On one hand sci-fi and erotica seem like strange bedfellows but on the other they are both essentially fantasy – how intrinsically linked are they?

They’re both fantasy in the same way that tigers and ragdolls are both cats. Sci-fi is a mode that can address any subject at all; you decide to write about it in a way that explores it with a scientific eye to the whys and wherefores. SF can address anything, it wants to think about things in a particular way. Erotica can be set anywhere with any characters – imagination is the only limit – but its aim is to arouse and excite, to give pleasure. I have read books where both sensibilities are in operation, though they’re rare – Spending by Mary Gordon – comes to mind and it doesn’t write the sex as erotica – it only partakes of that attitude. It is neither an SF nor an erotica book incidentally, but it is very good. So there’s no intrinsic link at all but also no reason not to link them.

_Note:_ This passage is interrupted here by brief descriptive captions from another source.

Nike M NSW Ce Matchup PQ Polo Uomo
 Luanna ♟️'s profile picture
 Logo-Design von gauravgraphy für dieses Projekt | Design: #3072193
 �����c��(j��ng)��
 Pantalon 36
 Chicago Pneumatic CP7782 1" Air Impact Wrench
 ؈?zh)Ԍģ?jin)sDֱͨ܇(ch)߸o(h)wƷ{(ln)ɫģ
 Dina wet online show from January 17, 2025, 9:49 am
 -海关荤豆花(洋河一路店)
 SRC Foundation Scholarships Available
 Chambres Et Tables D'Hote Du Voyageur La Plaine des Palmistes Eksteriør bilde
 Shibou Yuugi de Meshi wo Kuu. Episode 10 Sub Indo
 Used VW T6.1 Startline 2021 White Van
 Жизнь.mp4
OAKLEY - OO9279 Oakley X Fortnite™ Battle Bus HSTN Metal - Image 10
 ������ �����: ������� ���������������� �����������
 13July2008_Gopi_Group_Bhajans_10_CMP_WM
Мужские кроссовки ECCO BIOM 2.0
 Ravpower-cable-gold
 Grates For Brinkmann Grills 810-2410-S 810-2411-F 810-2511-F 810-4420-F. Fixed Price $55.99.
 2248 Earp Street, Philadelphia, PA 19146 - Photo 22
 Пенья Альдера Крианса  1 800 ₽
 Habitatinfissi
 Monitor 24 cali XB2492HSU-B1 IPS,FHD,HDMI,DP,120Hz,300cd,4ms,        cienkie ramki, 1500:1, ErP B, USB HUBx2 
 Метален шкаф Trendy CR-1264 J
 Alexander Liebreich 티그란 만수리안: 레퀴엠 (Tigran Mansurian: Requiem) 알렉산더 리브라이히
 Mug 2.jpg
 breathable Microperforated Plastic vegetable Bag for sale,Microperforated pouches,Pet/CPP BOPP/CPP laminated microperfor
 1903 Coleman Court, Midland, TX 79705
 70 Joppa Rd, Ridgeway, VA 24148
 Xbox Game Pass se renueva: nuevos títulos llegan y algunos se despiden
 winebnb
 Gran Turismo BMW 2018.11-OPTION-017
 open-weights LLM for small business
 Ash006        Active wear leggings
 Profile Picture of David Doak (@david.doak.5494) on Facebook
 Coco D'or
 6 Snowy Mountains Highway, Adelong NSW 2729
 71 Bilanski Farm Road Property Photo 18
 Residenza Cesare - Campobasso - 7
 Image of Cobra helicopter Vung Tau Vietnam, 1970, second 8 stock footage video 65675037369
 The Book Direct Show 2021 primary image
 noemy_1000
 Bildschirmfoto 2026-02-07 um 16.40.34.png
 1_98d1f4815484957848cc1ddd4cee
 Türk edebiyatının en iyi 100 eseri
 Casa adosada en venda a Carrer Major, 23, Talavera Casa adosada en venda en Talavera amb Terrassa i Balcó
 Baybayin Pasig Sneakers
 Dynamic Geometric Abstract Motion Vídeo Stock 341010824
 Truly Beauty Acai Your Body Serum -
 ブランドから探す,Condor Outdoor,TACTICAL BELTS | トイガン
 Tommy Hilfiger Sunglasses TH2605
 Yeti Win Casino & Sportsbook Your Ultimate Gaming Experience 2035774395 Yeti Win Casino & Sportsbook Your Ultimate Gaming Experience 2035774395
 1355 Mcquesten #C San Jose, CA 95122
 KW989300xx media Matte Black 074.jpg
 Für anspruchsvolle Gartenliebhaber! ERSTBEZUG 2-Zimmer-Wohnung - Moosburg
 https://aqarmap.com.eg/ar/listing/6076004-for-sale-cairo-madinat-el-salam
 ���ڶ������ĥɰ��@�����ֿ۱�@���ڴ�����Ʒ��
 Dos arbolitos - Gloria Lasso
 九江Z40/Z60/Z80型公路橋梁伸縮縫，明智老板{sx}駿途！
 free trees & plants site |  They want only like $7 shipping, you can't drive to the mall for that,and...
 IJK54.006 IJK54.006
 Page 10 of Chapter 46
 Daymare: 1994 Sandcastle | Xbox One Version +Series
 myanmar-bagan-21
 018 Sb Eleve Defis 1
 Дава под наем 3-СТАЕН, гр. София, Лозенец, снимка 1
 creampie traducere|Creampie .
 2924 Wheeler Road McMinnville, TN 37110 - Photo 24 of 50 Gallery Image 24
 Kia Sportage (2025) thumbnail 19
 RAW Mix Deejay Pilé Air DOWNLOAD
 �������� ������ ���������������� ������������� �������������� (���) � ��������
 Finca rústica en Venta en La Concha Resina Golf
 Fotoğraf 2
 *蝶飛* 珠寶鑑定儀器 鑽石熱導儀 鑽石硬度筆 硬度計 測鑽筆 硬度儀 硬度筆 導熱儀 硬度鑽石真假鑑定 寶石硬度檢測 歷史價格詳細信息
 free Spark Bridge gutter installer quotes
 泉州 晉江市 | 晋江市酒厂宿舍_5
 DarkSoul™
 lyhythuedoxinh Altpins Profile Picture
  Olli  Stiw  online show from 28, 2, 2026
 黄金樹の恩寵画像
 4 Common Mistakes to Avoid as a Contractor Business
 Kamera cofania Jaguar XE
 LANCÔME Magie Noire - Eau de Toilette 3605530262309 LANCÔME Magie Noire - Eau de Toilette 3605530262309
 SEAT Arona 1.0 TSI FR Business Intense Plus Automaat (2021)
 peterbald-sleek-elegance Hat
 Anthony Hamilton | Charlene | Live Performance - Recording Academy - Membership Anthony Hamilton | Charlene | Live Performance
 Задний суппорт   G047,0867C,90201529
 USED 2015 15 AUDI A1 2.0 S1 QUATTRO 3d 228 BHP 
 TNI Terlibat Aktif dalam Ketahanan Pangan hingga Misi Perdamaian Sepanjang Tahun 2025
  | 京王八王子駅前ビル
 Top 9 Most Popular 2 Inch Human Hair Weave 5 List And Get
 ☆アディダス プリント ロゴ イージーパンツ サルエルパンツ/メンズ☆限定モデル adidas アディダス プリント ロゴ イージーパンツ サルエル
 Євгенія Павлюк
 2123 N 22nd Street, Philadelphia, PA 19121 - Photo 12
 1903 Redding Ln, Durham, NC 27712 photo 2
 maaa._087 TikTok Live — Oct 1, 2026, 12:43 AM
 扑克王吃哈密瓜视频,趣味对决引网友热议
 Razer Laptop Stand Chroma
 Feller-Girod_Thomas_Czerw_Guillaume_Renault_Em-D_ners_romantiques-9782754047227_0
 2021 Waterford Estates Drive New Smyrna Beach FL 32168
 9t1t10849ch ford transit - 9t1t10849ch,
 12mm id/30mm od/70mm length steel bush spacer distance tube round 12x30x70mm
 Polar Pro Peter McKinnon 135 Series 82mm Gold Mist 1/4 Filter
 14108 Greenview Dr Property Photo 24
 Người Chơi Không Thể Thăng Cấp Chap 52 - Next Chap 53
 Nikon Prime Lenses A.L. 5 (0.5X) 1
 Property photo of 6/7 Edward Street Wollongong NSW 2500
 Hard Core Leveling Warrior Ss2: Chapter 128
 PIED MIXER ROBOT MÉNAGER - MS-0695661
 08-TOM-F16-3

As I was writing I was conscious that in part I was taking a big coloured pen and scrawling over the experience I had at 16 when I read Slave Girl of Gor by Jon Norman, which resonated oddly and weirdly with reading Fifty Shades of Grey as I was in prep for writing this book. They’re both about sex and gender and co-dependently weird relationships between men and women extending into BDSM elements. The former one has more explicit sexism and is more forthright about its views on gender roles (women can only be happy as surrendered wives: see pretty much every social role ever allotted to us) while the latter makes a difficult point about humans and their sexual reactions to one another – give two people enough mutually pressable hot buttons and even someone as awful (sorry, I mean tormented and sad, aww poor thing… no I don’t) as Christian Grey can score. So I thought I’d have an Empress that dominates everyone else’s choices and make her a teenage girl. Just so at least this time she gets to be a central character without a victim moment whose character features (be they archetypal or not) are not flaws but advantages. I wrote it for teenage me, because all I got for examples was DH Lawrence (bowels.. ugh much?), Gor, the odd bit of Bond (don’t even), a Mills and Boon I got in a free giveaway and the avalanche of misogynist crap that was my then boyfriend’s porn. Add in the Aids panics of the 1980s and uncomfortable family histories on the subject and it was a lot of victimhood to be getting on with and not much light at the end of the tunnel. I’m not saying I wrote this for teenagers though. It’s my memory processed times n to the x so it’s very much an older adult’s book.